Entries:
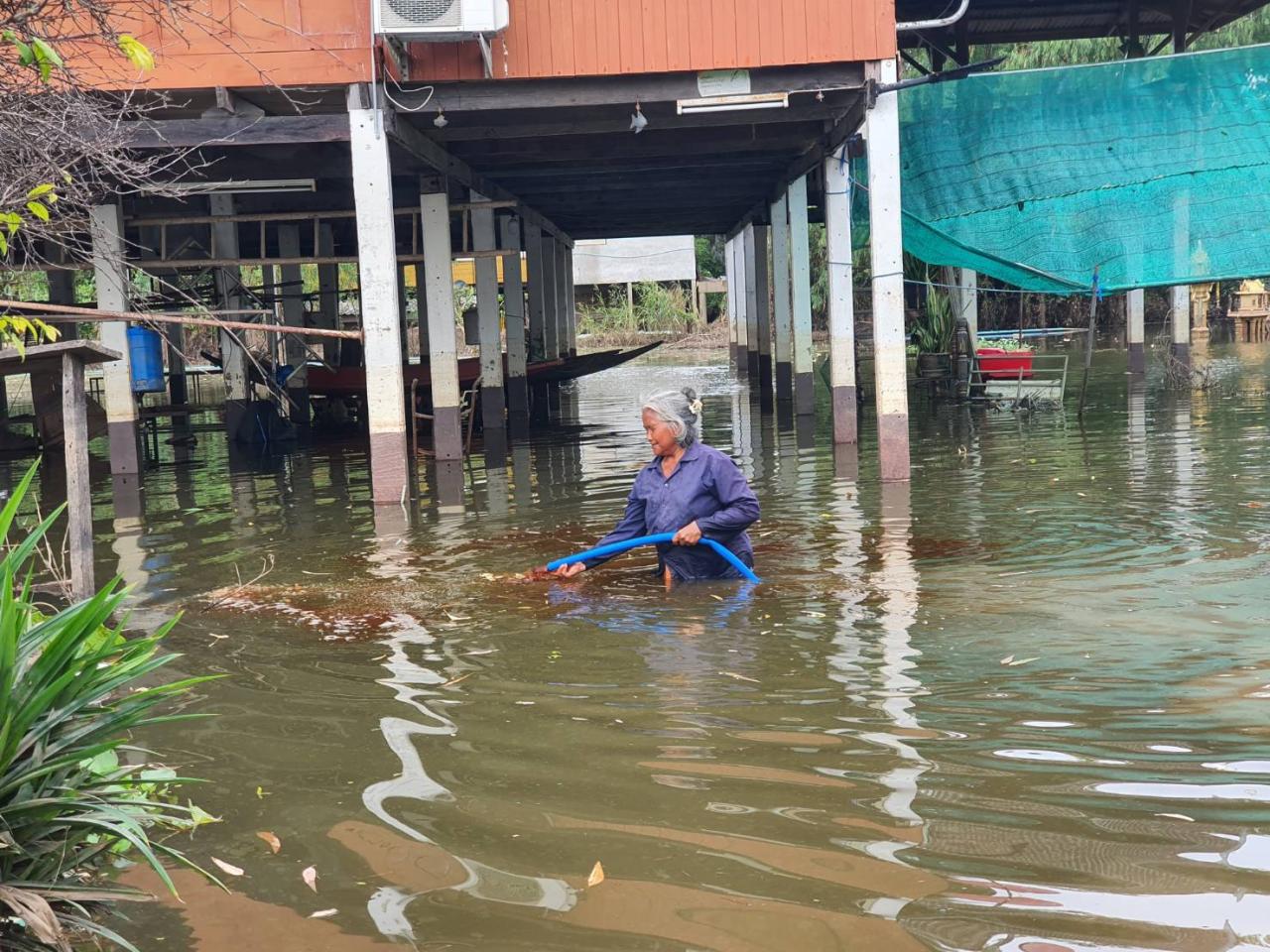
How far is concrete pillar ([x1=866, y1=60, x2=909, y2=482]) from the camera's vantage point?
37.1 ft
---
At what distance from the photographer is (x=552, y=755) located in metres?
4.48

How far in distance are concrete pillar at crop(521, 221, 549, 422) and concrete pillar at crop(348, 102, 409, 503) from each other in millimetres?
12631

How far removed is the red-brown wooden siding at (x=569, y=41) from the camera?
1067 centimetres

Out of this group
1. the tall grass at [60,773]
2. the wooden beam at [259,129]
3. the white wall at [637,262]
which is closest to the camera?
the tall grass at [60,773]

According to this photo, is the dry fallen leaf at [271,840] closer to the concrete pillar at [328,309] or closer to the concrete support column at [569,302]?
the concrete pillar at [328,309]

What you are asked to do: Lay out the rows from the line with "At what distance" to the line with "1067 centimetres", both included, as a JSON list of strings with one string per line and blank lines omitted.

The output:
[
  "At what distance from the photographer is (x=552, y=755) located in metres?",
  "4.48",
  "How far in distance are concrete pillar at crop(521, 221, 549, 422) and concrete pillar at crop(348, 102, 409, 503) from each other in millimetres?",
  "12631",
  "How far removed is the red-brown wooden siding at (x=569, y=41) from the camera?",
  "1067 centimetres"
]